Re: MD array keeps resyncing after rebooting

Martin Wilck <mwilck@xxxxxxxx> · Thu, 01 Aug 2013 20:15:31 +0200

Hello Francis,
> 
> As you noticed the state is "Not Consistent". In my understanding it
> becomes "Consistent" when  the array is stopped.

Correct.

> I checked during the shudown process that the array is correctly
> stopped since at that point I got:
> 
> # mdadm -E /dev/sda | egrep "state"
>         state[0] : Optimal, Consistent
>    init state[0] : Fully Initialised

This looks as it should, actually. This looks as if md is doing what
it's supposed to.

> After rebooting, it appears that the BIOS changed a part of VD
> GUID[0]. I'm not sure if that can confuse the kernel and if it's the
> reason why the kernel shows:
> 
>     [  832.944623] md/raid1:md126: not clean -- starting background
> reconstruction

The BIOS obviously changes the meta data. The GUID itself shouldn't be
the problem as long as it's consistently changed everywhere, but it's
certainly strange to change it - it's meant to be constant and unique
for this array.

It would be important to see the state of the meta data after md
shutdown and immediately after boot (before md actually starts), so that
we can exactly see what the BIOS has done.

> but this is obviously where a resync is triggered during each reboot
> whatever the initial state of the array. The kernel message is
> actually issued by drivers/md/raid1.c, in particular:
> 
>         if (mddev->recovery_cp != MaxSector)
>                 printk(KERN_NOTICE "md/raid1:%s: not clean"
>                        " -- starting background reconstruction\n",
>                        mdname(mddev));
> 
> I don't understand the condition and how a resync can be triggered there.
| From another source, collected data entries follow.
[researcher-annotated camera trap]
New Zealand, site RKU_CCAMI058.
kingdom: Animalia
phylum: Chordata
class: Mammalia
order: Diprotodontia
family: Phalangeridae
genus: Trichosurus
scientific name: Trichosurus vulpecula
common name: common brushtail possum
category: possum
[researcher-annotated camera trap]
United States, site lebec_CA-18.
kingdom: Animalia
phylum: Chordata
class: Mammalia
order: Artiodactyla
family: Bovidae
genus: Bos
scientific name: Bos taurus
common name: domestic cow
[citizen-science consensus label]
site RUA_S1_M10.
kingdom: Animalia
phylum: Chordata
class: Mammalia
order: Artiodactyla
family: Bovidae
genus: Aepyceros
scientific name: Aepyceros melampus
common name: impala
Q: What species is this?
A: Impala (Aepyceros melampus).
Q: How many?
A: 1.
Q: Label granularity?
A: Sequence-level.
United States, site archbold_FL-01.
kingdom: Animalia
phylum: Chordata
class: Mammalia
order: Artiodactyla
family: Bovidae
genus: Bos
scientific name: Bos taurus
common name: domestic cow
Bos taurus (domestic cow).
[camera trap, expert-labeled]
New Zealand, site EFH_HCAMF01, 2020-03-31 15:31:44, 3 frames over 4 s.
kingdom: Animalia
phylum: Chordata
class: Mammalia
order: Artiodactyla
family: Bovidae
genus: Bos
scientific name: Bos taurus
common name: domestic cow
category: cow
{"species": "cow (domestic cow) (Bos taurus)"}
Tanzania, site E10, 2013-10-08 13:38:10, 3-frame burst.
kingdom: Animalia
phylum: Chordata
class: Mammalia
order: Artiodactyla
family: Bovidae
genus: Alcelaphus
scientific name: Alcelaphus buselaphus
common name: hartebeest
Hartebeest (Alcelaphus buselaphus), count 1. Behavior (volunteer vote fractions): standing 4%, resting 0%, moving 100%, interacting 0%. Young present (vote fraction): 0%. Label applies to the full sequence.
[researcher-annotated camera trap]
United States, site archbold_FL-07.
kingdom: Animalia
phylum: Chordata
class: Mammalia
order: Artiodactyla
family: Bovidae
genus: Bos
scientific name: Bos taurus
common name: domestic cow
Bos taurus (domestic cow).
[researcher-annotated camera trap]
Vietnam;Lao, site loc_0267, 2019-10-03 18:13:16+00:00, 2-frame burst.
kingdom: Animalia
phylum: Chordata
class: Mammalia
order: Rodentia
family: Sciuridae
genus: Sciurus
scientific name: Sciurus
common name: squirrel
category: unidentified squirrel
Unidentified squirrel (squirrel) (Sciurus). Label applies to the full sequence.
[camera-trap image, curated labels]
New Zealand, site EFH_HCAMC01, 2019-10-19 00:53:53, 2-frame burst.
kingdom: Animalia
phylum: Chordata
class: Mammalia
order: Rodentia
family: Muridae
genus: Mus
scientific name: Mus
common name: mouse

The kernel is just reacting to something it has been told by
mdadm/mdmon. mdadm, in turn, just reads the meta data. It is highly
likely that the meta data indicated that the array was not, or only
partially, initialized. In this case mdadm will always start a full
reconstruction.

> Oh, this is with kernel 3.4.54.
> 
> Can you (or anyone else) spot something wrong with these information ?

Well, obviously the BIOS made a change to the meta data. Why so? We can
only guess; perhaps something that mdadm wrote to the meta data didn't
please the BIOS code, and it "thought" it needed to do something
differently.

mdadm -E may not be enough here. We need to inspect the raw meta data
1. after BIOS created the array and before mdadm started
2. after mdadm shutdown
3. after BIOS reboot, before mdadm started.
4. (if you have a windows driver, it might be interesting to see how the
meta data looks after windows has shut down after step 1.)

You can dump the metadata with mdadm --dump, but the result is difficult
to handle because it's a sparse image the size of your disk.
Unless all your tools handle sparse files well, you will get stuck.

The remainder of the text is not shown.